::: Given records :::
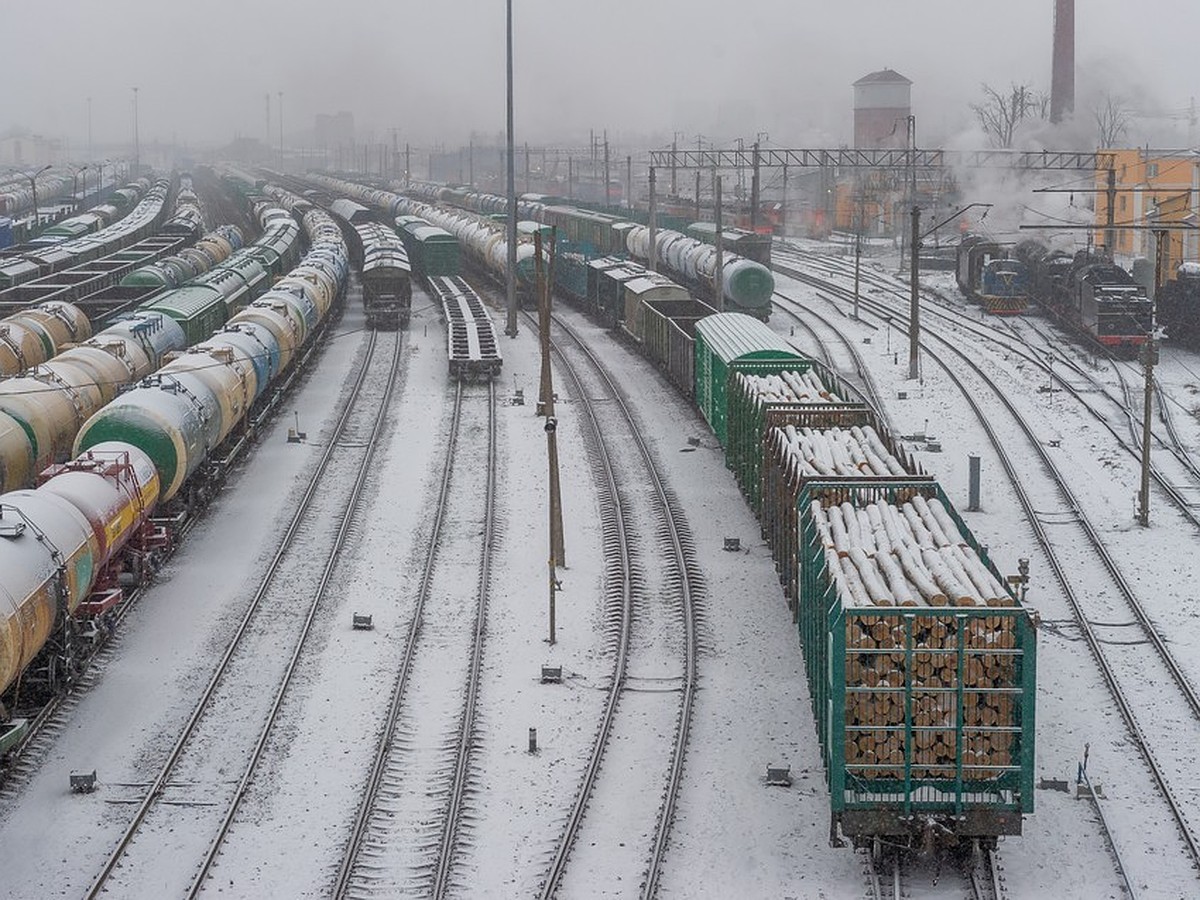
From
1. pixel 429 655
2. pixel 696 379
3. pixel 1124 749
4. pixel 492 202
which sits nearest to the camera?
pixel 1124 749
:::
::: Given records :::
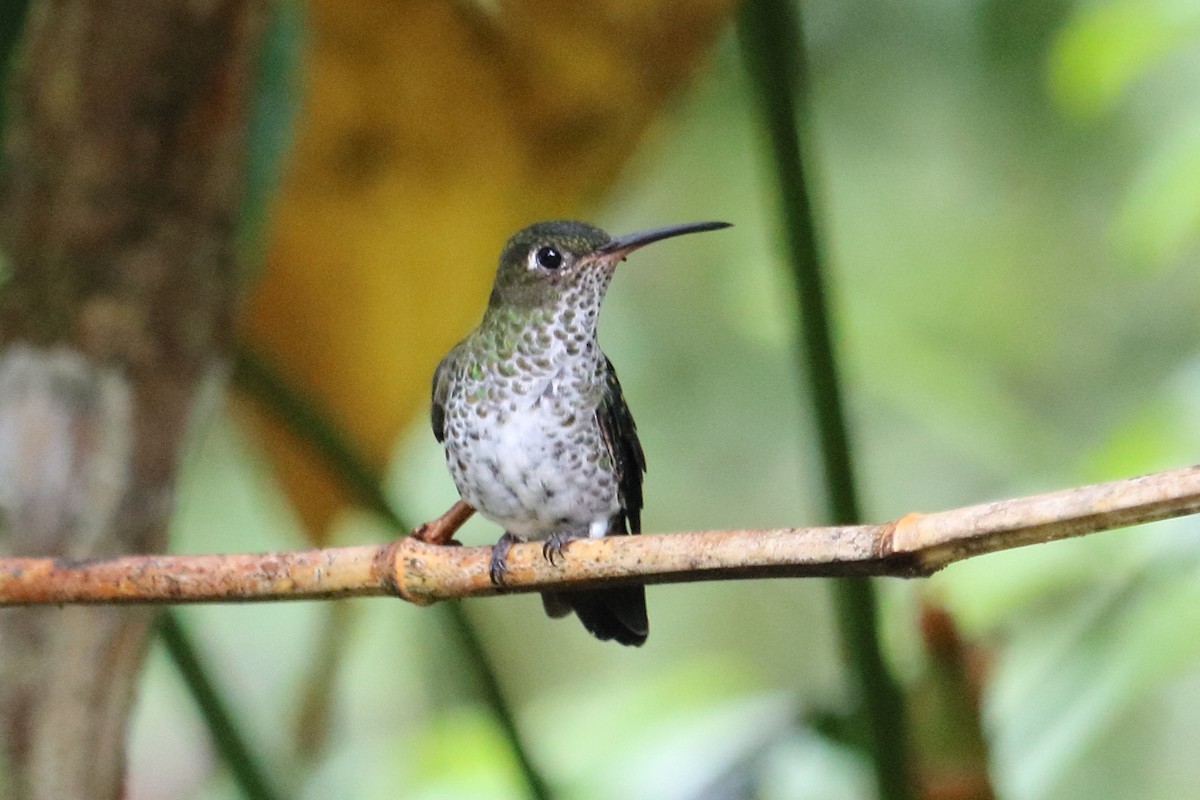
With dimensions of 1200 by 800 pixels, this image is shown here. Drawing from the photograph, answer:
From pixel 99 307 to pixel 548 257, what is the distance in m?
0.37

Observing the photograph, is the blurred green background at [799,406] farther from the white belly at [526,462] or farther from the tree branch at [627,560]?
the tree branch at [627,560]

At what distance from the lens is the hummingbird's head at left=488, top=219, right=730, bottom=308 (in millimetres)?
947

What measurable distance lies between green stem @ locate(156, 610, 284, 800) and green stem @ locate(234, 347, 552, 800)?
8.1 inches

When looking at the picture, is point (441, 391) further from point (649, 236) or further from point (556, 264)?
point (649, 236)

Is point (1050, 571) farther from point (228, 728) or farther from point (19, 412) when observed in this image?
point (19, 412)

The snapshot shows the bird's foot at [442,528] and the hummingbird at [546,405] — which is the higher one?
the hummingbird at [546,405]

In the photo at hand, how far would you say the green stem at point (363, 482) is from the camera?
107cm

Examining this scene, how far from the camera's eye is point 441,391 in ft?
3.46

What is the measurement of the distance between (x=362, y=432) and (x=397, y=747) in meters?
:::
Goal of the exercise:
Can you update the lines starting with the one containing "Examining this scene, how" and going on through the one containing "What is the measurement", swapping "camera's eye" for "lens" and leaving everything else unchanged? Return only those lines.

Solution for this problem:
Examining this scene, how far from the lens is point 441,391 in ft?
3.46

What is the measurement of the distance between (x=362, y=432) and (x=397, y=747) in meters?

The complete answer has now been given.